N4 is the level where isolated sentences become connected discourse. At N5 you could name a cat and buy a ticket; at N4 you can say I bought the ticket my friend recommended, so if it rains tomorrow we'll go anyway. The jump is not more vocabulary — it is the connective machinery that stitches clauses together: the て-form and everything that bolts onto it, the four conditionals, the giving-and-receiving system, and plain-form grammar. Work this checklist top to bottom; it assumes everything on the N5 checklist is already solid.
1. The te-form toolkit
The て-form is the hinge of intermediate Japanese. N4 wants you forming it instantly and knowing the high-frequency patterns that attach to it. This whole cluster has its own dedicated route — the Master the Te-Form path — so use that for depth and this table as the checklist.
| Done | Point | Learn it on |
|---|---|---|
| Forming the て-form (all classes) | verbs/te-form-overview | |
| 〜ている: progressive & resultant state | verbs/te-iru-overview-two-meanings | |
| 〜てある: intentional resultant state | verbs/te-aru-resultant-transitive | |
| 〜ておく: do in advance | verbs/te-oku-preparation | |
| 〜てしまう: completion & regret | verbs/te-shimau-completion-regret | |
| 〜てみる: try doing | nuance/te-miru-try | |
| 〜てもいい: permission | nuance/temo-ii-permission | |
| 〜てはいけない: prohibition | nuance/tewa-ikenai-prohibition | |
| 〜てから: after doing | verbs/te-kara-after |
今、駅に向かっているから、あと十分くらいで着くよ。
ima, eki ni mukatte iru kara, ato juppun kurai de tsuku yo
I'm heading to the station now, so I'll be there in about ten minutes.
2. Giving and receiving
Japanese has three separate verbs for a transfer, chosen by who gives to whom relative to you. Attach them to the て-form and they express favors — the backbone of polite social Japanese. This cluster reliably trips up English speakers, so give it real time.

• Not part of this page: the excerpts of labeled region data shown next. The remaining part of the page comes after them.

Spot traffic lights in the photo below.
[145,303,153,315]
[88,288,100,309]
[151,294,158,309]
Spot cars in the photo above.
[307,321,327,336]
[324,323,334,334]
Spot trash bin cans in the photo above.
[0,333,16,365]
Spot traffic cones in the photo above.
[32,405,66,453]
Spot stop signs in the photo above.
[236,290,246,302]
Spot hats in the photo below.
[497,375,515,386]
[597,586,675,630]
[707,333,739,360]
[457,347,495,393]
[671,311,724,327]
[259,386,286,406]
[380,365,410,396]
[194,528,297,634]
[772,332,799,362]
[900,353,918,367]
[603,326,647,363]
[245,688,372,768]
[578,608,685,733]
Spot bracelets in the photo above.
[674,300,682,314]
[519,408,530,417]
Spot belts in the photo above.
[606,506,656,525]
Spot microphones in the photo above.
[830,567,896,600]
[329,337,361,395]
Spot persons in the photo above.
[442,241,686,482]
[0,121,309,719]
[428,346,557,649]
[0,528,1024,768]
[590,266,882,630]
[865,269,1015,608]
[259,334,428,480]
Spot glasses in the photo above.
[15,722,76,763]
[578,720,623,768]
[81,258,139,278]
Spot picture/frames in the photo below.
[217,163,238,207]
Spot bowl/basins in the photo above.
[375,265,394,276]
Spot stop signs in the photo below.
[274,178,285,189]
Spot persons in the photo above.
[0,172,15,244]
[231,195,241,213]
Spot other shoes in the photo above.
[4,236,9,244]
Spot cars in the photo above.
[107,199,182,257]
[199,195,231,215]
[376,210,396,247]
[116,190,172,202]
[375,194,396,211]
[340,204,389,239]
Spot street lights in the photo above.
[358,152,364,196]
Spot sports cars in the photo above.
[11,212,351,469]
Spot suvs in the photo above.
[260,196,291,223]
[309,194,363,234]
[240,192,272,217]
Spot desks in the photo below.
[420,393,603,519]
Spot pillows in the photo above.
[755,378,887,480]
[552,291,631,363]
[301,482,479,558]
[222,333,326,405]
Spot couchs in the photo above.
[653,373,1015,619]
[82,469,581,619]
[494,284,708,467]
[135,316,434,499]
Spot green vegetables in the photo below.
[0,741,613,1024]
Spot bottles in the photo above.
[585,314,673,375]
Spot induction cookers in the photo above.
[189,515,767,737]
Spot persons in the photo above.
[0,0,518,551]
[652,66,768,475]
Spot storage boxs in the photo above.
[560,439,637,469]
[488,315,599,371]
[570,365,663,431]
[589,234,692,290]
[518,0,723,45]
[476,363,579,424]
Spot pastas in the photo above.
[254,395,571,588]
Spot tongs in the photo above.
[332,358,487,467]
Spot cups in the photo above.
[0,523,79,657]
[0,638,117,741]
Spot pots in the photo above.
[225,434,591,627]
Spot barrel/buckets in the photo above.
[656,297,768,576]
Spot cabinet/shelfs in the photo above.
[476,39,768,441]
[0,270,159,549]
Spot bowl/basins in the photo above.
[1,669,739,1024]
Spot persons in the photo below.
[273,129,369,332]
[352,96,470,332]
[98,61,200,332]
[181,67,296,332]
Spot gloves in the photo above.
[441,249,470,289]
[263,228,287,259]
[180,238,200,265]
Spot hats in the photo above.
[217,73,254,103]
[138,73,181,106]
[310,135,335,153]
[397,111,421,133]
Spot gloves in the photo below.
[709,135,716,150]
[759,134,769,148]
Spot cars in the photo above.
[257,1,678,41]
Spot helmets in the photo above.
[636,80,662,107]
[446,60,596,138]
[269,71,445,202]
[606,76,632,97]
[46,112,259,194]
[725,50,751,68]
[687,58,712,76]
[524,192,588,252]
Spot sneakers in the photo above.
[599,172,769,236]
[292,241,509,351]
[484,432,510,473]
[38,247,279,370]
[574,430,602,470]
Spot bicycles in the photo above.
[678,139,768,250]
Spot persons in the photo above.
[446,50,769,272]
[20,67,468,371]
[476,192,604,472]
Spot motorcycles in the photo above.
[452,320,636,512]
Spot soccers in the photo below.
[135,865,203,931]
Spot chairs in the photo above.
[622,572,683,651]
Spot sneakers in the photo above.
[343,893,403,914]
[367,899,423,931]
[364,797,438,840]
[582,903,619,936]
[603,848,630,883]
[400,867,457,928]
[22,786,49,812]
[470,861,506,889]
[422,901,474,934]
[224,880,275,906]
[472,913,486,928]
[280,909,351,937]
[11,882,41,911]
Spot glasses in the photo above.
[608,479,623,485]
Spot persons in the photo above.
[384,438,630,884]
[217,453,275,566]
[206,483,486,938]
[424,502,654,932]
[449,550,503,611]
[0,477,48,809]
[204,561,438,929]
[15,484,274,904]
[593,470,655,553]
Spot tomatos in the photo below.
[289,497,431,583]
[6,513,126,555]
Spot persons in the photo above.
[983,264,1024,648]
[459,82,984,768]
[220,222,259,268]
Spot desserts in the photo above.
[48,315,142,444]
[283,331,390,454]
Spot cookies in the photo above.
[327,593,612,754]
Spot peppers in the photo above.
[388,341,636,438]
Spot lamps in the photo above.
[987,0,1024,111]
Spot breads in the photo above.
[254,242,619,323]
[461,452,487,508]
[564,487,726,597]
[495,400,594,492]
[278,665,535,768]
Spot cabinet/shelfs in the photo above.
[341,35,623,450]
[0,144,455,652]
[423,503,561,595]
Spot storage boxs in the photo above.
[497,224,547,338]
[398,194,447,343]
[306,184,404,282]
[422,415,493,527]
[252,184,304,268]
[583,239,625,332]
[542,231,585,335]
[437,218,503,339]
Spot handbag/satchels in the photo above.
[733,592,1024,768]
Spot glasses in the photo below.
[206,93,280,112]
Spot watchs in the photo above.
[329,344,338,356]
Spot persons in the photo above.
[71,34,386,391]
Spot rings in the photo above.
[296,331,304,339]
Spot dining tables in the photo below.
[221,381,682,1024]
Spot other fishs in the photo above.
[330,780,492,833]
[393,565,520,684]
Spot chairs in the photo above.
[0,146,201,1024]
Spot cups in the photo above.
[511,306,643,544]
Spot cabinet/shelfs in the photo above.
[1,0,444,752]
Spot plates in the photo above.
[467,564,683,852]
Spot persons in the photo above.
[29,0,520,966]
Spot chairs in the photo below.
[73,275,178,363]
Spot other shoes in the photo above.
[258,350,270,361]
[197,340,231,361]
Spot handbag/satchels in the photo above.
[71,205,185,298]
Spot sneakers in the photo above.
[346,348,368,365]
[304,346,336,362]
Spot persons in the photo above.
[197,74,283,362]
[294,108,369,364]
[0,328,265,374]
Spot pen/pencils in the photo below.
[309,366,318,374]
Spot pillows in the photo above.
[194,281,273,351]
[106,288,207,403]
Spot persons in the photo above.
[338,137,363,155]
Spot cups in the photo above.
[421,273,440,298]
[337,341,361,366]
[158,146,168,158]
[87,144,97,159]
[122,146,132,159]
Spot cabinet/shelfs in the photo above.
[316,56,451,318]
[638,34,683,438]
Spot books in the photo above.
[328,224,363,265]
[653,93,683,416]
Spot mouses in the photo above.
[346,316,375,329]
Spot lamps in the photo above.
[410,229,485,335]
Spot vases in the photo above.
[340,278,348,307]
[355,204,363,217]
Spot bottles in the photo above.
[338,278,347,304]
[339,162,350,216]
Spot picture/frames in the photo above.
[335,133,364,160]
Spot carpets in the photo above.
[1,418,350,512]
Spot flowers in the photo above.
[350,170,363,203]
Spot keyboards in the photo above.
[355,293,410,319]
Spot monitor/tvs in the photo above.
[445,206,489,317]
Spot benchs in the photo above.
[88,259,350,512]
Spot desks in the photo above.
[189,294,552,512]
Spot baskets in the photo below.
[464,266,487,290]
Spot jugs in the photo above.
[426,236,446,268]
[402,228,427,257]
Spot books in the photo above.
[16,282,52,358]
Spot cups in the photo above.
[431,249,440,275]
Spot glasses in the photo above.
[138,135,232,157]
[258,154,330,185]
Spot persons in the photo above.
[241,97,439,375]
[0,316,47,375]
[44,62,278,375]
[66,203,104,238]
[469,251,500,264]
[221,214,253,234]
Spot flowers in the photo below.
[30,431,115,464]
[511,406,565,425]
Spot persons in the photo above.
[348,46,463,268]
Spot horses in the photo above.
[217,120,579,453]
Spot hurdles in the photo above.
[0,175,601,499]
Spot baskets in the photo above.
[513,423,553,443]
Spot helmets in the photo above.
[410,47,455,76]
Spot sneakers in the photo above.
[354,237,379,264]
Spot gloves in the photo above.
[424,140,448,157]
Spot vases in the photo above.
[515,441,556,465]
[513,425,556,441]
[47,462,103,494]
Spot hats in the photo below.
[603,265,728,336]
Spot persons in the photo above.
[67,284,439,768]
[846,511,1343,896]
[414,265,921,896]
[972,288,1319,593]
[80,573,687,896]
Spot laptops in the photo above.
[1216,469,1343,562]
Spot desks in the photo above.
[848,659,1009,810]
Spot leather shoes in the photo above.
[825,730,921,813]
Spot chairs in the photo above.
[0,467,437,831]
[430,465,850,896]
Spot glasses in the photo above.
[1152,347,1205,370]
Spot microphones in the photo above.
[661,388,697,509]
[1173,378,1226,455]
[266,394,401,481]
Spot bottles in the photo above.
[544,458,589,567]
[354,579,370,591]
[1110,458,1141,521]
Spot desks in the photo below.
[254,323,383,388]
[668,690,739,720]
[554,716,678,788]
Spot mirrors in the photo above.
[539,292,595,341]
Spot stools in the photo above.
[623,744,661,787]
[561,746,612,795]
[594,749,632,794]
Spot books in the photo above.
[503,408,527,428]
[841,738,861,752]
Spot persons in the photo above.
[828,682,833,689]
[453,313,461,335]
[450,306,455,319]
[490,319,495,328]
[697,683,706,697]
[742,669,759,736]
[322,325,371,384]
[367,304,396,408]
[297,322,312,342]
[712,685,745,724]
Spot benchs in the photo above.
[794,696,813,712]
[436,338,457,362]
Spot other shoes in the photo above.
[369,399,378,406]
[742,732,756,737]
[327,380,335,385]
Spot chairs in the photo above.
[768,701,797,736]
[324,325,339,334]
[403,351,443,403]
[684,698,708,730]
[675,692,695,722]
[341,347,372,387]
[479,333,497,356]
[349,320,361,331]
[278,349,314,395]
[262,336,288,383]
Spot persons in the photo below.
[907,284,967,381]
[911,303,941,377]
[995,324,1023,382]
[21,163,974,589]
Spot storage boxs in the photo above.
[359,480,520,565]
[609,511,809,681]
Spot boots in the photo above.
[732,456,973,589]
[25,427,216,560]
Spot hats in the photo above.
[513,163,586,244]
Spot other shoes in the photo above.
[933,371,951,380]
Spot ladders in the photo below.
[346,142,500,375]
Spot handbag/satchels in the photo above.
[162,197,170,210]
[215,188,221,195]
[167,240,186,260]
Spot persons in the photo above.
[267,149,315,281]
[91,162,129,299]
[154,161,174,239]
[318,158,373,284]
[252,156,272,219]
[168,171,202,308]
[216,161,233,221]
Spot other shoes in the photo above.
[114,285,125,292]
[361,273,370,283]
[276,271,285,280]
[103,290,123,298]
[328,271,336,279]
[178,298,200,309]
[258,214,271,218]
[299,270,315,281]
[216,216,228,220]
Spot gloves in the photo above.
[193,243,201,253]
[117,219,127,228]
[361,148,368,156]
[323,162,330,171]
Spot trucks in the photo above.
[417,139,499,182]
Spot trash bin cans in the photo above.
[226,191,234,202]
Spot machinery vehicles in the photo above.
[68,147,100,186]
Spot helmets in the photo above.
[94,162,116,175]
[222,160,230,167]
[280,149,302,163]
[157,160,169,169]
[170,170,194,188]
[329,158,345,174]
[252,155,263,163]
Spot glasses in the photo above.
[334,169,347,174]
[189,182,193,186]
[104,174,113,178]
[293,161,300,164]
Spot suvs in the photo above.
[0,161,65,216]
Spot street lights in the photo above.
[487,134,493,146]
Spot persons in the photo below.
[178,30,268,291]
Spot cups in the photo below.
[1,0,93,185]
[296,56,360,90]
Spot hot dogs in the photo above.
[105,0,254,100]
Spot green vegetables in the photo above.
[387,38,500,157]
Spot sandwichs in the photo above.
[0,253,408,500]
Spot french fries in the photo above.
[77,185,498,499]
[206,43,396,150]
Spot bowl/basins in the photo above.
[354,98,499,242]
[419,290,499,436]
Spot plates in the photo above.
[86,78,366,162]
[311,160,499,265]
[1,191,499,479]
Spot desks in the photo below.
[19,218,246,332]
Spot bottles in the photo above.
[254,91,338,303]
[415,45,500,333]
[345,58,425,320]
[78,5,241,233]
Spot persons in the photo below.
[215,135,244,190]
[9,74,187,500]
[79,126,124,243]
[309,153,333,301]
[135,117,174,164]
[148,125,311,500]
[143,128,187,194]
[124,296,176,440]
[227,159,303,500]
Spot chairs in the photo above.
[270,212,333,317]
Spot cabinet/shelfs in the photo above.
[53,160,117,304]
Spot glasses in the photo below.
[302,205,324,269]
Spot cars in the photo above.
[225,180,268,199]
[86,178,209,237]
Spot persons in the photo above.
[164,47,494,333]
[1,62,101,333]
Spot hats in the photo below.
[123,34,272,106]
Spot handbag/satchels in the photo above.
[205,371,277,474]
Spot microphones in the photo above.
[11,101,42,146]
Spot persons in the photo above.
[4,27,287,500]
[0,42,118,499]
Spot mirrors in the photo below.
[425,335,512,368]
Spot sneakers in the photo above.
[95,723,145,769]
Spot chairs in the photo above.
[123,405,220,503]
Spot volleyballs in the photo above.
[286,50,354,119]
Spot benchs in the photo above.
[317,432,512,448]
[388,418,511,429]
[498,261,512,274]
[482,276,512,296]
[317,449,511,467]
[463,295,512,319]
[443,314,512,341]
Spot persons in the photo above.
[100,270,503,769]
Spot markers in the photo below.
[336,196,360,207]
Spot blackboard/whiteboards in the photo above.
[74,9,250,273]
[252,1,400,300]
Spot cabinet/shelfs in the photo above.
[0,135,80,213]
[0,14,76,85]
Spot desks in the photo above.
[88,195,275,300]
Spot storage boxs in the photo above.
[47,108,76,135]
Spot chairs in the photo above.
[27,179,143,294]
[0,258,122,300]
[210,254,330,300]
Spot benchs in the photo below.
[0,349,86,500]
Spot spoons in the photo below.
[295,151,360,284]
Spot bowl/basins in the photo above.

| Done | Point | Learn it on |
|---|---|---|
| あげる・くれる・もらう overview | verbs/giving-receiving-overview | |
| あげる vs くれる: direction of giving | verbs/giving-ageru-kureru | |
| もらう: receiving | verbs/giving-morau | |
| 〜てあげる: doing a favor outward | verbs/giving-te-ageru | |
| 〜てくれる: a favor done for me | verbs/giving-te-kureru | |
| 〜てもらう: getting something done | verbs/giving-te-morau |
引っ越しのとき、友達が手伝ってくれて本当に助かった。
hikkoshi no toki, tomodachi ga tetsudatte kurete hontō ni tasukatta
When I moved, my friend helped me out and it was a real lifesaver.
3. The four conditionals
と, ば, たら, and なら all translate as "if" but divide the job among themselves. Learning where each belongs is one of the hardest N4 tasks — there's a whole conditionals path for it.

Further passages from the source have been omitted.